Péter Bozsik

Personal information
- Date of birth: 30 October 1961 (age 63)
- Place of birth: Budapest, Hungary

Youth career
- 1977–1978: Vasas SC
- 1978–1980: Budapest Honvéd

Senior career*
- Years: Team / Apps / (Gls)
- 1980–1994: Pénzügyőr SE

Managerial career
- 1994–2000: Pénzügyőr SE
- 2001: Vasas SC
- 2001–2003: Zalaegerszegi TE
- 2003–2004: Szombathelyi Haladás
- 2006: Hungary
- 2013–2014: Tatabánya FC
- 2016–: Komárom VSE

= Péter Bozsik =

Hungarian football manager (born 1961)

Péter Bozsik (born 30 October 1961) is a football manager and son of the international player József Bozsik, who was part of the Golden Team of the 1950s and managed the Hungarian team in 1974.

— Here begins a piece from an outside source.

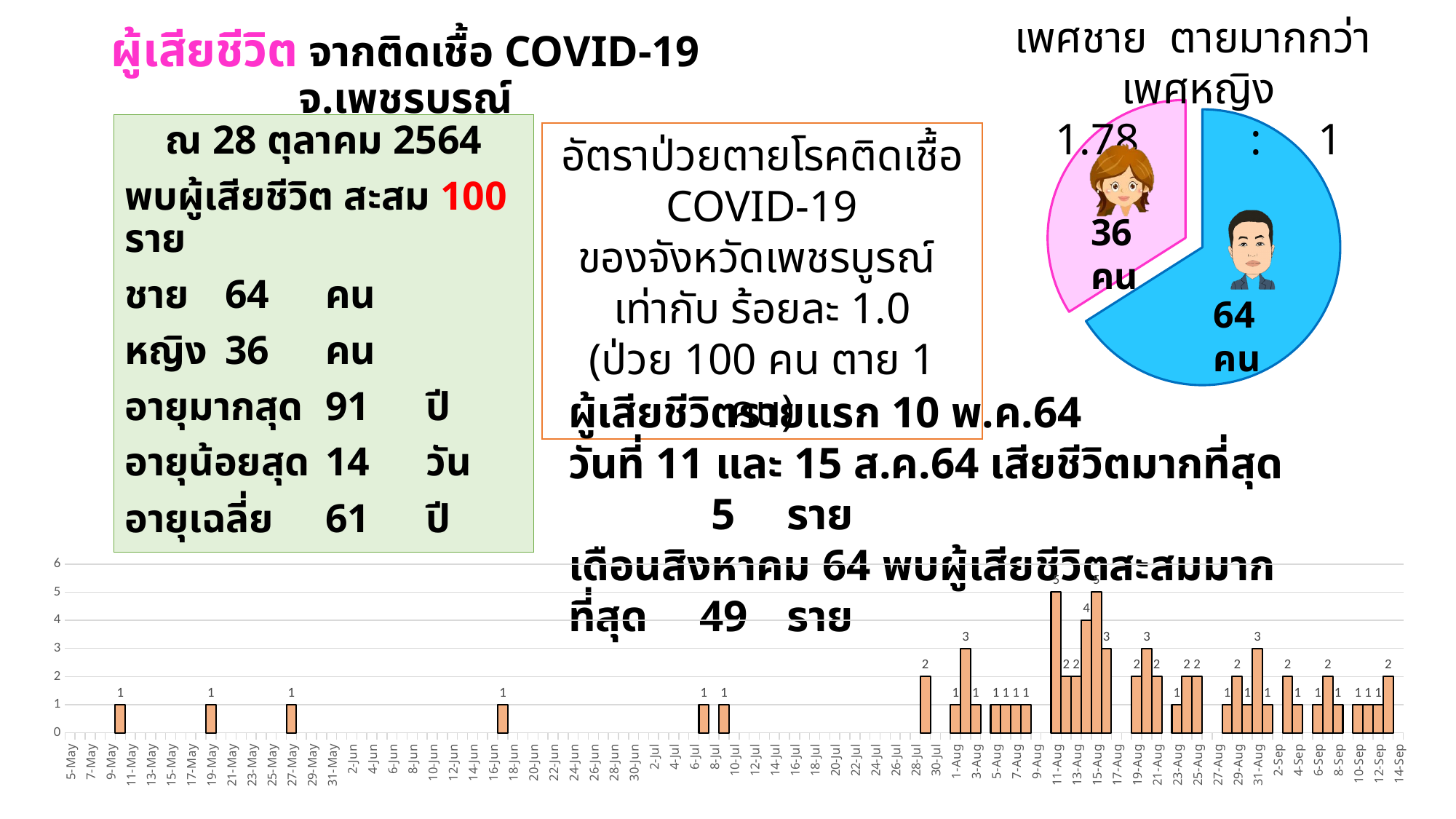
In the pie chart, which slice is larger, the blue (male) slice or the pink (female) slice? blue (male) In the pie chart, what share of the total do the 64 male deaths represent? 64% In the pie chart, what is the difference between the male value (64) and the female value (36)? 28 In the bar chart at the bottom, do the daily values generally rise or fall from May to August? rise In the bar chart at the bottom, what is the highest daily value shown? 5 What kind of chart is the chart at the bottom of the slide? bar chart In the bar chart at the bottom, what is the highest value shown on the vertical axis? 6 What kind of chart is the chart in the top right of the slide? pie chart In the pie chart, what is the value shown for the blue (male) slice? 64 คน In the pie chart, what is the value shown for the pink (female) slice? 36 คน In the pie chart, how many slices are there? 2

After an unremarkable career as a football player, Péter Bozsik turned manager and was so far employed by Vasas SC, Zalaegerszegi TE and Szombathelyi Haladás. Bozsik achieved his first success a third position in the Hungarian Championship with Vasas SC. The team from Zalaegerszeg, where he was from 2001 to 2003, he led to its greatest success, their first Hungarian Championship in 2002. During the 2002–03 UEFA Champions League, ZTE defeated Croatian champions NK Zagreb and caused an upset with their surprise 1–0 victory against Manchester United in the first leg of their qualifier. The decisive goal was scored by the 20-year-old substitute Koplárovics Béla who instantly became a celebrity and a household name with Hungarian football fans.

In May 2006 he became as successor to Lothar Matthäus manager of the Hungary national team. However his tenure ended already in October the same year, after a defeat against Malta. He was followed by Péter Várhidi.